Nearly half (46%) of U.S. farmers believe we are on the brink of a farm crisis, according to a new survey released by the National Corn Growers Association. And 65% are more concerned now about their farm financials than a year ago.
The economic conditions for many sectors in agriculture have been deteriorating for some time. John Newton, executive leader at Terrain, says this is the third or fourth year for many row crop producers to be facing profitability at break-even or below break-even margins.
He points to three trade-related examples driving challenges in ag sector profitability:
- China is out of the soybean market
- Canada hasn’t bought any U.S. wine
- The tree nut industry is facing pressures
“The whole farm economy is facing challenges maybe outside of the livestock markets,” he says. “We need an above-all approach to improve the farm economy.”
Newton says cash receipts for crop farms (adjusted for inflation) have declined by $71 billion in the last three years, which is the largest amount of all time.
What Can Change The Trajectory?
The news of the federal reserve lowering interest rates one-quarter of a percent is a welcome update.
“We’ve been waiting on this for some time,” Newton says. “The expectation is we need two more yet this year.”

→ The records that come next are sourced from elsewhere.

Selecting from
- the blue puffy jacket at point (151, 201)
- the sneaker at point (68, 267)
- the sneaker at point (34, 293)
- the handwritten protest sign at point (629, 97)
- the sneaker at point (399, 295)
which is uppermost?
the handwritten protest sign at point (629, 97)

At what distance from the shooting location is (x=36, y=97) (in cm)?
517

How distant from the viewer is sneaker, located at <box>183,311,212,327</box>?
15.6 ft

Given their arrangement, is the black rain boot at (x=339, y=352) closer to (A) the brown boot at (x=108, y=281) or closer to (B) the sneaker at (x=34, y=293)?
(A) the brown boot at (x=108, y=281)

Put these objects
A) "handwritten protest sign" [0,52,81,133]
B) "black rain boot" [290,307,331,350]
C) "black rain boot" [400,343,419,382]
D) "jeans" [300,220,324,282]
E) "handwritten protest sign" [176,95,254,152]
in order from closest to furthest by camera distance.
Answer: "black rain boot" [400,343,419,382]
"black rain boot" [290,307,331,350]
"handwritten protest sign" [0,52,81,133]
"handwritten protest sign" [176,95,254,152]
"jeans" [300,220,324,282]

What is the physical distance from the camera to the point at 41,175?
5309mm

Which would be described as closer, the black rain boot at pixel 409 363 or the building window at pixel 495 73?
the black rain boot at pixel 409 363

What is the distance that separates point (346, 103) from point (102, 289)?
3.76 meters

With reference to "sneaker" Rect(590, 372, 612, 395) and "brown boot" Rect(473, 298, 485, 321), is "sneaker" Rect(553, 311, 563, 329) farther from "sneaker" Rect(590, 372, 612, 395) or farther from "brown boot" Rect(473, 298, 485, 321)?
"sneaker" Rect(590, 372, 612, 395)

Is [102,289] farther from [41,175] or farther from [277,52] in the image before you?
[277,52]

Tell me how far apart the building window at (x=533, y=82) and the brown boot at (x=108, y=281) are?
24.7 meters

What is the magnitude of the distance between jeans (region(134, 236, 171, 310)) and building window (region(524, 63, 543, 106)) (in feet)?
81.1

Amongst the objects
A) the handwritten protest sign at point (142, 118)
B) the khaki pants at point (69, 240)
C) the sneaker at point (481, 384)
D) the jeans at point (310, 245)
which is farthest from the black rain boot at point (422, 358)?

He goes on to say for the average farmer, while this is positive news and increases some ability to take on more credit affordability moving into the spring, it’s not quite enough to change the dynamics of their total financial outlook. As NCGA reports corn margins are at a loss of $161 per acre for new crop in 2025, many farmers will be looking to take short-term debt and roll into long debt to help navigate the tough economic environment.
“The reality is we still have 10-year treasury notes and nearby treasury notes really tightly bundled together. It makes it difficult to restructure any debt for a farmer or find cost savings. What we need to see is more confidence long term in the economy —widening the spread between nearby treasuries and the 10-year treasury. When we have that, it gives lenders the flexibility to work with farmers to restructure debt and create cost savings in doing so,” Newton says.
As a longer-term domestic demand builder, Newton eyes year-round E15 as a potential boost to the corn farmer’s bottom line. NCGA reports for each 1% increase in the blend rate, the range of corn used is 200 to 400 million bu. of corn.
“While it may not do anything to eat into the 2 billion bu. we’ll have in ending stocks for the new crop, in five to six years, you’ll have the infrastructure for the corn we’ll continue to supply,” Newton says.
As for recent actions by Congress, and USDA Secretary Brooke Rollins saying financial aid may come as early as this fall to farmers, Newton says those are signs of how lawmakers and the administration are evaluating what they can do and what tools are in the toolbox.
However, he’s quick to point to the limitations they have.
“Of the $31 billion in the American Relief Act, only $14 billion will go out the door. The One Big Beautiful Bill put $66 billion in farm programs and risk management — but not until October 2026,” Newton says. “You have a gap. Even though congress has responded, it’ll take time for that to hit farms across the country.”